Las redes P2P no son delito

Así lo ha estipulado un juzgado de Barcelona que ha desestimado la demanda que la Sociedad General de Autores (SGAE) había interpuesto contra el propietario del El rincón de Jesús por tener almacenados links que remitían a la red P2P eMule. El juez considera que la razón de ser de internet está en el intercambio de archivos entre particulares, que no existe ánimo de lucro, que el demandado no almacena en su página ninguna obra protegida y que lo que hace es lo mismo que harían buscadores como Google (recoger referencias a otras páginas), o que la SGAE no ha identificado qué obras almacena y distribuye el demandado de forma directa de forma indiscriminada. La sentencia afirma que las redes P2P no son intercambio entre particulares, que no puede afirmarse que haya una distribución masiva, ya que no se sabe qué obras y en qué cantidad de usuarios han sido descargadas... Por lo que, de haber delito, es imposible saber en qué cuantía.

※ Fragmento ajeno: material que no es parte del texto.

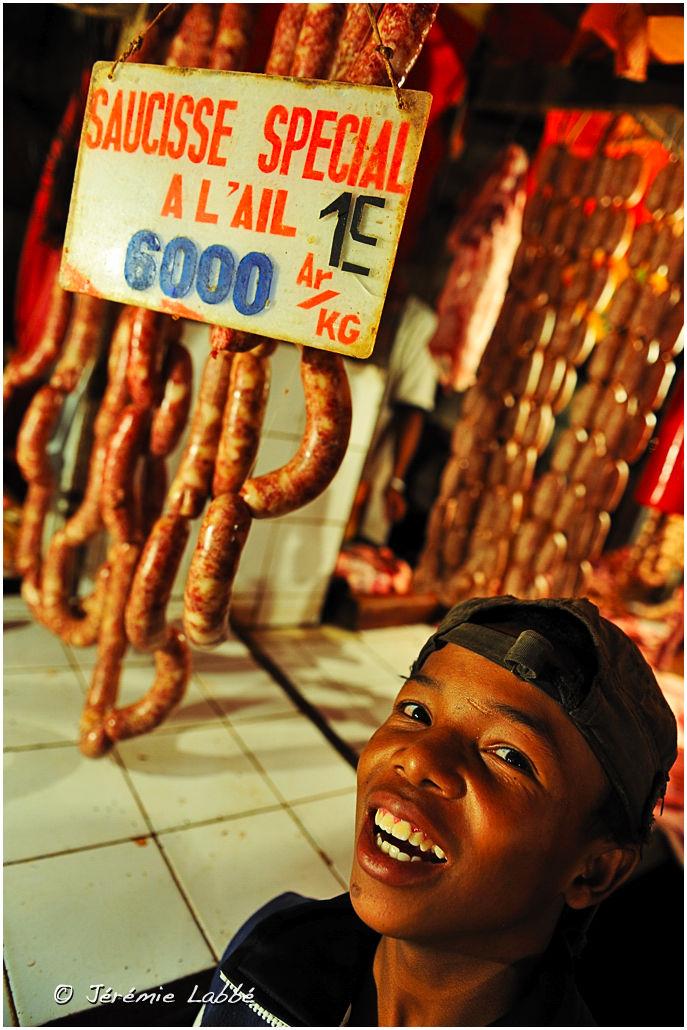 Child at the Analakely market, Antananarivo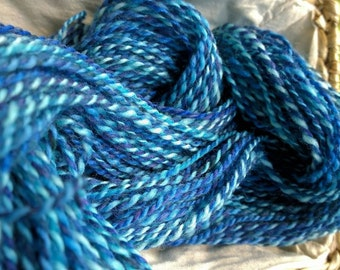Summer Skies, handspun wool yarn, 66 g/158 yds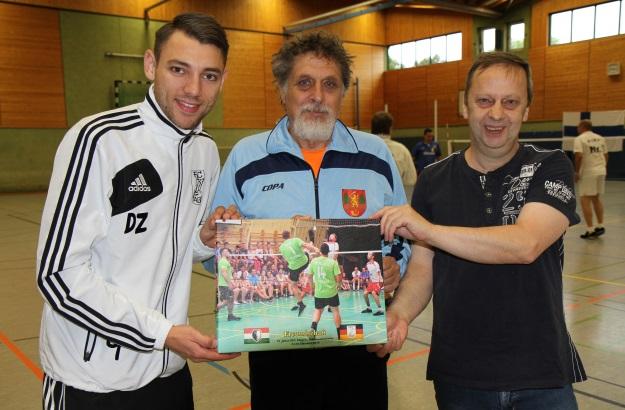 Janos Feher (Mitte), Präsident des ungarischen Verbandes, überreichte David Zentarra (links) und dem FFC-Vorsitzenden Uwe Walter ein Erinnerungsbild zum 25-jährigen Jubiläum. (Foto Karsten-Thilo Raab)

El juzgado número 7 de Barcelona defiende así lo que aquí hemos defendido ya: el intercambio de obras entre particulares no es un delito. Del mismo modo que si yo presto un libro a mi padre o a un amigo no puede deducirse un delito contra la propiedad intelectual, o si compro el periódico y lo leemos cuatro en mi casa no debo pagar por cada lectura, si ese préstamo se realiza mediante una transferencia de un fichero (¿qué diferencia existe entre ese modo de envío o coger el libro y enviarlo por correo ordinario?), tampoco debe existir delito. Mientras yo no obtenga de esa transferencia un lucro, hablamos de copia privada y del préstamo de mi copia sin uso comercial. Además, como indica el juez, el que la descarga (imposible averiguar quién) puede borrarla en el plazo legal establecido... o sea, que intentar limitar esto es un contradios.

Parece evidente que la llegada de internet, la posibilidad de transferir ficheros electrónicos sin límite técnico (no olvidemos que la red P2P es legal, ya que no puedes limitar el que yo transfiera mis fotos por ese medio a otros), obliga a replantearse el modelo de negocio sobre el que se sustenta la cultura en el último siglo y medio. Del mismo modo que el final del mecenazgo supuso la necesidad por parte del artista de adaptarse a una nueva forma de vida y de creación (no necesariamente peor), el final de los habituales canales de distribución deberá llevar al artista a cambiar de nuevo. Los privilegios que aquí se defienden son los de las distribuidoras y no de los artistas.